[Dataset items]
- Opening Delimiter -

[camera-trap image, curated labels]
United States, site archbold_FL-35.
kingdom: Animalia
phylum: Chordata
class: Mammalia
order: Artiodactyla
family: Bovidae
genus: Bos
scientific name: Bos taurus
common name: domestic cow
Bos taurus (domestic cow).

- Closing Delimiter -

Exercise aim ▸ Repeat every record above precisely.

Expected answer ▸
[camera-trap image, curated labels]
United States, site archbold_FL-35.
kingdom: Animalia
phylum: Chordata
class: Mammalia
order: Artiodactyla
family: Bovidae
genus: Bos
scientific name: Bos taurus
common name: domestic cow
Bos taurus (domestic cow).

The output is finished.